▸ **What you should do**: Output exactly the lines between the line that contains "Surveying the photograph, how" and the last line of the material, counting both.

▸ **Items**:
┄┄┄┄┄┄┄┄┄┄┄┄┄┄┄┄┄┄┄┄

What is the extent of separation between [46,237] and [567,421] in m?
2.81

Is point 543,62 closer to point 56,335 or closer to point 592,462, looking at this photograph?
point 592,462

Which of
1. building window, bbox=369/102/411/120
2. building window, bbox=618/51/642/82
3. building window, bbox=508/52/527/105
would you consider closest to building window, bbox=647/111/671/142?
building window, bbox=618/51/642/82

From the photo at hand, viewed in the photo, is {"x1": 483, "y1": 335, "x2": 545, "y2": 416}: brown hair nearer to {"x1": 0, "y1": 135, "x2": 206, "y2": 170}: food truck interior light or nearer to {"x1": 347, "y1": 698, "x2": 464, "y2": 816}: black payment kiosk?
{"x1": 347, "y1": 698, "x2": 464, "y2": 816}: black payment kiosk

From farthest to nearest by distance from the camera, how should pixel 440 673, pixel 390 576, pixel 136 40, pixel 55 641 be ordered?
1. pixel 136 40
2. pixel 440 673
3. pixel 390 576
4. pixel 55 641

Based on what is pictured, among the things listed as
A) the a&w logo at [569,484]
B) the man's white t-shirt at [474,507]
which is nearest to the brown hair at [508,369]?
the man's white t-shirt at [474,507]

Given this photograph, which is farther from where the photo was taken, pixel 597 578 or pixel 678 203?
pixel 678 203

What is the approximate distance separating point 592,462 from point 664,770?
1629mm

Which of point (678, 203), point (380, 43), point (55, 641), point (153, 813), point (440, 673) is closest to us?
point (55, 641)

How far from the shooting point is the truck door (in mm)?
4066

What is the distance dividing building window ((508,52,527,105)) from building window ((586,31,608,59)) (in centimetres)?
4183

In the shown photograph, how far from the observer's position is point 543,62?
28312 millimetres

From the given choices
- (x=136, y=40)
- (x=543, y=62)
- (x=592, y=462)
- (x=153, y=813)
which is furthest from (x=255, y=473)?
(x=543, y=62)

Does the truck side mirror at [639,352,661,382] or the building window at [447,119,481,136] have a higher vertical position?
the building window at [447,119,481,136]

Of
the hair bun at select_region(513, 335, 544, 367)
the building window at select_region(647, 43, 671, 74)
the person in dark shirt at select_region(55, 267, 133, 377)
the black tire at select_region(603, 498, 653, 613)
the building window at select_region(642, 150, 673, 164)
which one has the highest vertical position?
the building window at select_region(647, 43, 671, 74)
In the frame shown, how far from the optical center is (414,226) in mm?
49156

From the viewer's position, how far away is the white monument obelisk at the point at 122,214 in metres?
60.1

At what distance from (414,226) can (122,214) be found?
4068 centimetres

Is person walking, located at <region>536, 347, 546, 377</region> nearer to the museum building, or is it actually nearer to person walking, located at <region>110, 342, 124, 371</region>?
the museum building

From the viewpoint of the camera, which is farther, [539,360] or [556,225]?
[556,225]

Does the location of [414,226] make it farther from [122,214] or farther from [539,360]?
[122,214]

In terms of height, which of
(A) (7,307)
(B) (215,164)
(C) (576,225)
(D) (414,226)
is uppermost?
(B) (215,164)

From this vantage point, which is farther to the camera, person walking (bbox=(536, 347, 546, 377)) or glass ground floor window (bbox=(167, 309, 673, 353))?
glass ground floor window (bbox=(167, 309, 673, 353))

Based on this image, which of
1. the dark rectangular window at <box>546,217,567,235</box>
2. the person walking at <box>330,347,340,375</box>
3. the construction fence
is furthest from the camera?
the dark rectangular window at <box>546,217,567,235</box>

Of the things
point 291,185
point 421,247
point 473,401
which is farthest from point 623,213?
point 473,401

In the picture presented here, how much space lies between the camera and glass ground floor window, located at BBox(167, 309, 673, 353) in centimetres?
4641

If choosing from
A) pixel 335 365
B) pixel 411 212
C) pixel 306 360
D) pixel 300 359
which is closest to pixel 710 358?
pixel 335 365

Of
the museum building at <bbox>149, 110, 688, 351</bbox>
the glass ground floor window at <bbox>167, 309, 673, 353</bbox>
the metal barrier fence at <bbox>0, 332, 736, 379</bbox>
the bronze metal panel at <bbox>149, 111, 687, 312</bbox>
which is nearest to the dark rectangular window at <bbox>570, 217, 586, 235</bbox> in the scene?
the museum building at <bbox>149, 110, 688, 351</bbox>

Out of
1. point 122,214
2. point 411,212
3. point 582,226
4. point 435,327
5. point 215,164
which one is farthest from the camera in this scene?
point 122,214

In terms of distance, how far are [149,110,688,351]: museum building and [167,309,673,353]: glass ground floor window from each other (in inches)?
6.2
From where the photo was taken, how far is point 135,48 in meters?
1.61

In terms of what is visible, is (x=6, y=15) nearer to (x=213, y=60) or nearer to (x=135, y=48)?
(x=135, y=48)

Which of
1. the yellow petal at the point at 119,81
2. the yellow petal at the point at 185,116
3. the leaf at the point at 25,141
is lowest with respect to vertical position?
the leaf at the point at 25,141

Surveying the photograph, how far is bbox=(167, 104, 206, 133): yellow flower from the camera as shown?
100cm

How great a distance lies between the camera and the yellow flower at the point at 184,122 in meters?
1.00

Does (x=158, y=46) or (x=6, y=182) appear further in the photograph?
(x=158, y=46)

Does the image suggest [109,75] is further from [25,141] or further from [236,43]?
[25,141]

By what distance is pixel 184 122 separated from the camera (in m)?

┄┄┄┄┄┄┄┄┄┄┄┄┄┄┄┄┄┄┄┄

▸ **Answer to this task**:
Surveying the photograph, how far is bbox=(167, 104, 206, 133): yellow flower from the camera as shown?
100cm

How great a distance lies between the camera and the yellow flower at the point at 184,122 in meters?
1.00

Does (x=158, y=46) or (x=6, y=182) appear further in the photograph?
(x=158, y=46)

Does the image suggest [109,75] is further from [25,141] or further from [236,43]?
[25,141]

By what distance is pixel 184 122 separated from the camera (in m)?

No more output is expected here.